┌─ Kutipan Pilihan
Ibu Kota Banyumas (Kota Banyumas) terpaksa dipindah ke Kota Purwokerto. Kata Purwokerto berasal dari “purwo” yang artinya wiwitan atau asal muasal, dan “kerto” yang artinya kemakmuran, jadi purwokerto: awal; mula kemakmuran. Peralihan ini menjadikan Kota Banyumas menjadi ibu kota kecamatan Banyumas, sedangkan Purwokerto menjadi ibu kota Kabupaten Banyumas sekaligus kota penyanggah (hinterland) bagi Banyumas dengan beberapa alasan sejarah: industri; tempat wisata; sarana transportasi; pabrik dan sebagainya. Kota Banyumas Kota tanpa terminal? Lihatlah bus-bus dari Jawa maupun luar Jawa selalu mencantumkan Purwokerto sebagai trayek utama. Orang rantau akan tahu Purwokerto ketimbang Banyumas. Oleh karenanya, Banyumas menjadi kota kedua yang dirujuk setelah menyebut nama kota “induk”. Tersebutlah Banyumas, ingatan pembaca melayang ke Purwokerto, kota mungil dengan deretan kampus-kampus, yang berlari menjadi kota pelajar. Kampus (swasta dan negeri) banyak bercokol; Lembaga kursus (swasta dan negeri) kian bersemai; ruko-ruko berdesak-desakan. Kota Purwokerto mencipta banyak jalan dan persimpangan. Jalan purwokerto: jalan kecil yang punya hasrat terlalu besar, semua bernafsu tumbuh di sisinya, tak kenal ruang, tak kenal waktu. Meminjam istilah J.J, Helsdingen (1928) : masalah jalan adalah masalah hidup matinya kota.
Begitulah, ada begitu banyak kota yang dulu jaya, kini surut, hilang gema. Kota-kota kecil di Banyumas muncul berebut tumbuh, sebut saja: Ajibarang; Sokaraja; Baturraden; Kota Lama Banyumas. Ajibarang tumbuh dengan jalan-jalan membujur lapang. Kota ini memilki sumber daya alam berupa sawah yang luas, perkebunan, dan tanah yang subur. Kota ini mulai dicaplok industri: pabrik semen. Sokaraja tumbuh manis dengan industri pangan dan sandang. Kota ini juga pernah menyandang kota lukis. Baturraden, kota kecil yang permai, dikelilingi sawah bertingkat, air terjun dan bukit biru. Destinasi wisata tumbuh mekar menghias lanskap Gunung Slamet. Baturraden terasa sejuk meski kerap saya merasa panas sendiri, sebab saya ketahui diam-diam banyak perempuan tebal bergincu berkeliaran. Dan kota lama Banyumas tak hendak menyerah, susah payah menjaga apa yang pantas dijaga. Kota Banyumas menjadi kota kebudayaan. Kota tua dan murung tengah mencari ruh untuk mewartakan diri pada dunia tentang jejak peradaban manusia. Kota Lama Banyumas menjelma kota nostalgia dan utopia. Banyak event kebudayaan dan gedung-gedung sisa kolonial. Inilah hikayat kota lama yang berbagi peran dengan kota kecil yang menjadi penyanggah. Bagaimanapun peran kota lama Banyumas tidak akan terganti, sebab kota lama telah menjadi cerita, legenda, bahkan kenangan. “Kota-kota, seperti halnya mimpi, terjadi karena hasrat dan ketakutan,” kata toko Marco Polo kepada Kublai Khan dalam salah satu kisah ajaib Italo Calvino.
└─
Petunjuk dan Ketentuan: Dalam kutipan tentang Banyumas, apa arti kata "kerto" pada nama Purwokerto?
┌─ Kumpulan Data
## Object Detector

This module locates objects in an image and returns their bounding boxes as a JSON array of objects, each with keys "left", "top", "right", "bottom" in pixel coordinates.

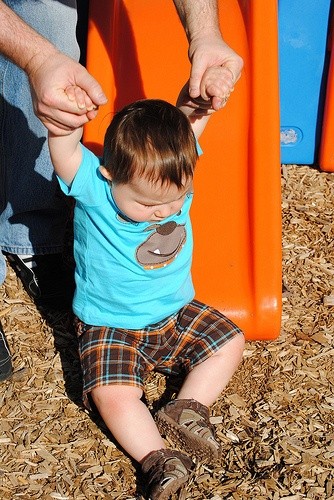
└─
Jawaban: Kata "kerto" berarti kemakmuran.